On the facts of the case Mr B was invited by his employer to set up a Yahoo messenger account to communicate with the employer's clients whilst he was at work. Mr B also communicated with his family, friends, and his fiancé.
The employer examined a string of messages within the Yahoo messenger account and discovered the personal and intimate messages and dismissed the employee for breach of its IT policy. They placed reliance on the fact that the messenger account contained was set up to facilitate client communications. The employer limited itself to not looking at any other data or documents on Mr B's computer.
The Court found on the facts that it was proportionate for the employer to view the messenger account because it believed that it should have been used for client related communications.

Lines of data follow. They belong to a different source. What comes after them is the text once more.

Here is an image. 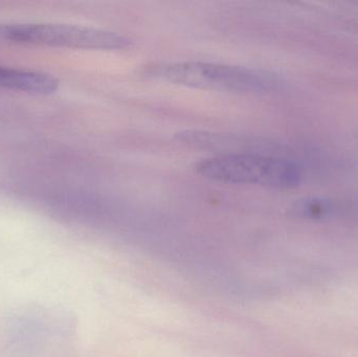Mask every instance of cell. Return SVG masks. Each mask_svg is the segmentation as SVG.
I'll return each instance as SVG.
<instances>
[{"label": "cell", "instance_id": "cell-1", "mask_svg": "<svg viewBox=\"0 0 358 357\" xmlns=\"http://www.w3.org/2000/svg\"><path fill=\"white\" fill-rule=\"evenodd\" d=\"M150 75L185 87L236 94H271L284 84L279 75L265 69L218 63H173L155 67Z\"/></svg>", "mask_w": 358, "mask_h": 357}, {"label": "cell", "instance_id": "cell-2", "mask_svg": "<svg viewBox=\"0 0 358 357\" xmlns=\"http://www.w3.org/2000/svg\"><path fill=\"white\" fill-rule=\"evenodd\" d=\"M198 174L223 184H256L273 189H294L302 184L304 174L296 161L269 155L227 154L199 161Z\"/></svg>", "mask_w": 358, "mask_h": 357}, {"label": "cell", "instance_id": "cell-3", "mask_svg": "<svg viewBox=\"0 0 358 357\" xmlns=\"http://www.w3.org/2000/svg\"><path fill=\"white\" fill-rule=\"evenodd\" d=\"M0 37L18 43L78 50H117L132 45L131 39L113 31L58 23L3 25L0 27Z\"/></svg>", "mask_w": 358, "mask_h": 357}, {"label": "cell", "instance_id": "cell-4", "mask_svg": "<svg viewBox=\"0 0 358 357\" xmlns=\"http://www.w3.org/2000/svg\"><path fill=\"white\" fill-rule=\"evenodd\" d=\"M0 88L33 94H54L58 79L41 71L10 68L0 65Z\"/></svg>", "mask_w": 358, "mask_h": 357}, {"label": "cell", "instance_id": "cell-5", "mask_svg": "<svg viewBox=\"0 0 358 357\" xmlns=\"http://www.w3.org/2000/svg\"><path fill=\"white\" fill-rule=\"evenodd\" d=\"M336 203L324 197L311 196L299 199L292 205V211L299 217L320 219L327 218L336 212Z\"/></svg>", "mask_w": 358, "mask_h": 357}]
</instances>
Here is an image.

Whilst this case has produced much publicity and in some sections of the media it has been presented as giving an employer carte blanche to look at employee's personal email accounts. We do not believe that the facts of this case do give the employer that scope. It must be remembered that it was at the employer's behest that the messenger service was set up by the employee for the purpose of conducting employer business (the facts of this case go back some 10 years!)
Under these circumstances the Court found that it was proportionate for an employer to review the messenger account as the account had been set up for business purposes only and they could see that it was being used for private purposes for a significant part of the working day. This then overrode the employee's right to a private life under Article 8 of the ECHR. This case does not give an employer the right to view private email or a web chat account. However, if an employer could see that its devises or computer systems were being used for private purposes, they could impose a disciplinary sanction for breach of its IT or email policy. But it could not delve into the private email or web chat accounts and read the individual messages.
What this case does not do is give the employer a free reign to demand inspection of employee's personal email accounts unless for instance it suspected that an employee had been using a personal email account to breach employer confidential information and it could obtain an Order from the Court by way of an Injunction to examine the employee's email account if there was good evidence that it had been used in breach of the employee's obligation of confidentiality.